Cármen vê inconstitucionalidade de dossiê de ‘antifascistas’ produzido pelo Ministério da Justiça na gestão André Mendonça

Cármen vê inconstitucionalidade de dossiê de ‘antifascistas’ produzido pelo Ministério da Justiça na gestão André Mendonça

Pepita Ortega

06 de maio de 2022 | 14h54

A ministra do Supremo Tribunal Federal, Cármen Lúcia. Foto: Gabriela Biló / Estadão

A ministra Cármen Lúcia, do Supremo Tribunal Federal, defendeu na manhã desta sexta-feira, 6, que a corte máxima declare inconstitucionais atos do Ministério da Justiça e Segurança Pública de produção ou compartilhamento de informações sobre cidadãos ‘antifascistas’. Em julgamento do Plenário virtual do STF, a ministra votou por julgar procedente uma ação impetrada pela Rede contra a iniciativa do Ministério da Justiça à época em que era comandado por André Mendonça – hoje um dos ministros da corte máxima.

“O uso da máquina estatal para a colheita de informações de servidores com postura política contrária ao governo caracteriza desvio de finalidade e afronta aos direitos fundamentais de livre manifestação do pensamento, de privacidade, reunião e associação”, registrou a ministra em seu voto. O julgamento teve início nesta sexta-feira, 6, e tem previsão de terminar no dia 13.

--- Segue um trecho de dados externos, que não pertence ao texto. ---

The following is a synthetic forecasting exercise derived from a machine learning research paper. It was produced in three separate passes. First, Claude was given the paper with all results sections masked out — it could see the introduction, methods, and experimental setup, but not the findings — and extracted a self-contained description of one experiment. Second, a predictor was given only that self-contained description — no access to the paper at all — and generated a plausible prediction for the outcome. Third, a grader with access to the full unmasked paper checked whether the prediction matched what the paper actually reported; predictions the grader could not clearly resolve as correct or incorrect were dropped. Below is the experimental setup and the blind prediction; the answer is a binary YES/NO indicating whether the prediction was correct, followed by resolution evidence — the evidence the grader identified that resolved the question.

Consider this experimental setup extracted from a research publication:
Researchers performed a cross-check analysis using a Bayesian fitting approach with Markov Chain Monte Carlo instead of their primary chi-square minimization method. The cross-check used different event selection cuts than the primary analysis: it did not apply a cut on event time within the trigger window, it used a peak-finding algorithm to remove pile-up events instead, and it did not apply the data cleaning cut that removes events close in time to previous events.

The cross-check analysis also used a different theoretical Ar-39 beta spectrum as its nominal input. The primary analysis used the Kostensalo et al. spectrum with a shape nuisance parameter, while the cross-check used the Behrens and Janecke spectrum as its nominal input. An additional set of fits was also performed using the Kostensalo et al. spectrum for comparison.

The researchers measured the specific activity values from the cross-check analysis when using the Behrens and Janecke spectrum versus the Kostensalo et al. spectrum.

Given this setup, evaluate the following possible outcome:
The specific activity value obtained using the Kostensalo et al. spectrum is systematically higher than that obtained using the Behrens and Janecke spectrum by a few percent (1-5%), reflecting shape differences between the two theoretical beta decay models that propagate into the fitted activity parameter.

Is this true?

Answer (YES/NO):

A manifestação da relatora confirma medida cautelar dada pelo Supremo em agosto de 2020. Na ocasião, por 9 votos a 1, os ministros decidiram suspender qualquer ato do ministério da Justiça de levantar dados sobre a vida pessoal, escolhas políticas e práticas civis exercidas por opositores do governo Jair Bolsonaro que ‘atuam no limite da legalidade’.

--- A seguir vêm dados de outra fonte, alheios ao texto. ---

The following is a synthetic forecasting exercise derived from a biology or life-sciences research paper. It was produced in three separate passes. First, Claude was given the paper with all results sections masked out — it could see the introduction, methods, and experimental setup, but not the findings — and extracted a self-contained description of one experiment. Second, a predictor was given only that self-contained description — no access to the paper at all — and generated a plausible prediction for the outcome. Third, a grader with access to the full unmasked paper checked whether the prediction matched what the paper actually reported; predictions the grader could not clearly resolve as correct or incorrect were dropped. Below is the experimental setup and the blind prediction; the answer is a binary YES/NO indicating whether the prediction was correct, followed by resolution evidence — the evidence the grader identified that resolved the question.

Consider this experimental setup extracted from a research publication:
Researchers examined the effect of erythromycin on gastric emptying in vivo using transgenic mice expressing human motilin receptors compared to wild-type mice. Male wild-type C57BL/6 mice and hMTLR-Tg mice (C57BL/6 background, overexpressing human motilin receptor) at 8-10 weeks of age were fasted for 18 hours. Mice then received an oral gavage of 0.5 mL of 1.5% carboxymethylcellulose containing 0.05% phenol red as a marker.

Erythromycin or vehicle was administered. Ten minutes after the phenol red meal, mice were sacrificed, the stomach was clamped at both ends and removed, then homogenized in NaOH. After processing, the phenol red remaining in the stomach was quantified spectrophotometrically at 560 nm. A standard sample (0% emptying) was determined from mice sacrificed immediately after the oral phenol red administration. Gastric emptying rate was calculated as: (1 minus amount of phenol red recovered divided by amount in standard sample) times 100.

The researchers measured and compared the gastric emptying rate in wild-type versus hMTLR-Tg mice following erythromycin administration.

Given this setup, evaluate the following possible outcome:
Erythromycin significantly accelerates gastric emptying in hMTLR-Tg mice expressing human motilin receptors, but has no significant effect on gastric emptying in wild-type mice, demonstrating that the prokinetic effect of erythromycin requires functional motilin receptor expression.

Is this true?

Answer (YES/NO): YES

Como mostrou o Estadão à época, o colegiado entendeu que houve ‘desvio de finalidade’ no episódio, indicando que a Secretaria de Operações Integradas (Seopi) – órgão vinculado ao ministério da Justiça – promoveu uma ‘devassa’ ao coletar informações de 579 servidores públicos. Em tal julgamento, o então ministro da Justiça André Mendonça conseguiu se distanciar do episódio e foi ‘poupado’ nos votos dados pelo colegiado. À época, Mendonça demitiu o diretor de inteligência da Seopi, coronel Gilson Libório de Oliveira Mendes, em razão do episódio.

A análise inicial do caso pelo Supremo se deu quatro meses antes de o ministro Celso de Mello se aposentar, abrindo a primeira vaga para a escolha de Bolsonaro. O nome escolhido pelo chefe do Executivo foi o de Kassio Nunes Marques. Mendonça foi indicado para a corte somente no ano seguinte, após a saída do Marco Aurélio Mello, em julho de 2021.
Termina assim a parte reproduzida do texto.